CAREER: Safeguarding Smart Homes: A Foundation for Building User Privacy-Enhancing IoT Systems
Colorado School Of Mines, Golden CO
Investigators
Abstract
People are increasingly deploying Internet of Things (IoT) devices to enable smart home automation. Unfortunately, network traffic data generated by these devices can contain sensitive information that may be exposed through malicious artificial intelligence (AI)-based privacy attacks. Current defense approaches do not adequately consider these emerging “smart” attacks. This project aims to address challenges in understanding and defending against these new AI-based attacks through a data-driven, privacy-friendly IoT management framework that enables people to understand and manage the leakage of in-home information. This project will investigate new techniques for enhancing smart home user privacy. Specifically, this project will (1) develop new AI-based privacy attack models to better understand privacy vulnerabilities; (2) build novel, low-cost, and distributed traffic reshaping approaches to safeguard user privacy; and (3) design new AI-based optimization methods for adapting the reshaping profiles to mirror real-world user behavior, further safeguarding privacy. The outcomes of this project will serve as a foundation for building IoT systems that enable people to have greater control over data collection and sharing. The three technical innovations being pursued will be prototyped and validated through real-world experiments in mock smart homes, as well as within industry collaborators’ laboratories.
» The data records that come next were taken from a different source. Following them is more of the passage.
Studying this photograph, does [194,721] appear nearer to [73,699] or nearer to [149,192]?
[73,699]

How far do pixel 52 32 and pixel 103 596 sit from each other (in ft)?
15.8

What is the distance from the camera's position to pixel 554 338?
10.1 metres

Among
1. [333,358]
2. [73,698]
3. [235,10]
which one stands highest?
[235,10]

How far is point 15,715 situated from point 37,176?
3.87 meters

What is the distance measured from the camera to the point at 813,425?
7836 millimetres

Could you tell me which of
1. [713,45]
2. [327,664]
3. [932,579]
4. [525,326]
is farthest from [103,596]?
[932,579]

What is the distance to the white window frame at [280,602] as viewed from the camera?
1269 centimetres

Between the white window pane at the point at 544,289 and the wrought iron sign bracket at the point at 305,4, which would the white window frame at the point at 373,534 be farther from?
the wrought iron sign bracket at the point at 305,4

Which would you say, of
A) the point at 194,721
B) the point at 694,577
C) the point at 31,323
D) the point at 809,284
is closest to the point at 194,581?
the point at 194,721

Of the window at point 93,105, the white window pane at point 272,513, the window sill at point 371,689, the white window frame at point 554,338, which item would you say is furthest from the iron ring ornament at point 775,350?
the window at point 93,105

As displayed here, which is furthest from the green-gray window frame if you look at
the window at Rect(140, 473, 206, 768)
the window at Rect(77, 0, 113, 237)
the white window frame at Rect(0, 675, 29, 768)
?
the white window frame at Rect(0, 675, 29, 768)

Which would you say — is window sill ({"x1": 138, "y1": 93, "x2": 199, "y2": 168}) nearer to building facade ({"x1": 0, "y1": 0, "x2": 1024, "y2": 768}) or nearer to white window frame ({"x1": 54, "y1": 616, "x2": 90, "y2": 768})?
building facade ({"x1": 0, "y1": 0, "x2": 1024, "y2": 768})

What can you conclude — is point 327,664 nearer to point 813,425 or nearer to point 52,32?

The specific outcomes of the research will include a family of algorithms, mechanisms, and prototypes that will advance the state-of-the-art in strengthening IoT security and privacy for smart homes, an area that has received relatively little attention, despite the rapidly growing smart home market. This project will also develop IoT cybersecurity summer workshops for Colorado public middle/high school teachers, with a recruitment emphasis on districts with significant populations of Black, Brown, and Indigenous People of Color. Hands-on course modules developed on IoT systems, cybersecurity, and AI will be used to train K-12, undergraduate, and graduate students. This project will also conduct computer science outreach events at local elementary, middle, and high schools to guide the next generation of IoT cybersecurity and AI researchers. This award reflects NSF's statutory mission and has been deemed worthy of support through evaluation using the Foundation's intellectual merit and broader impacts review criteria.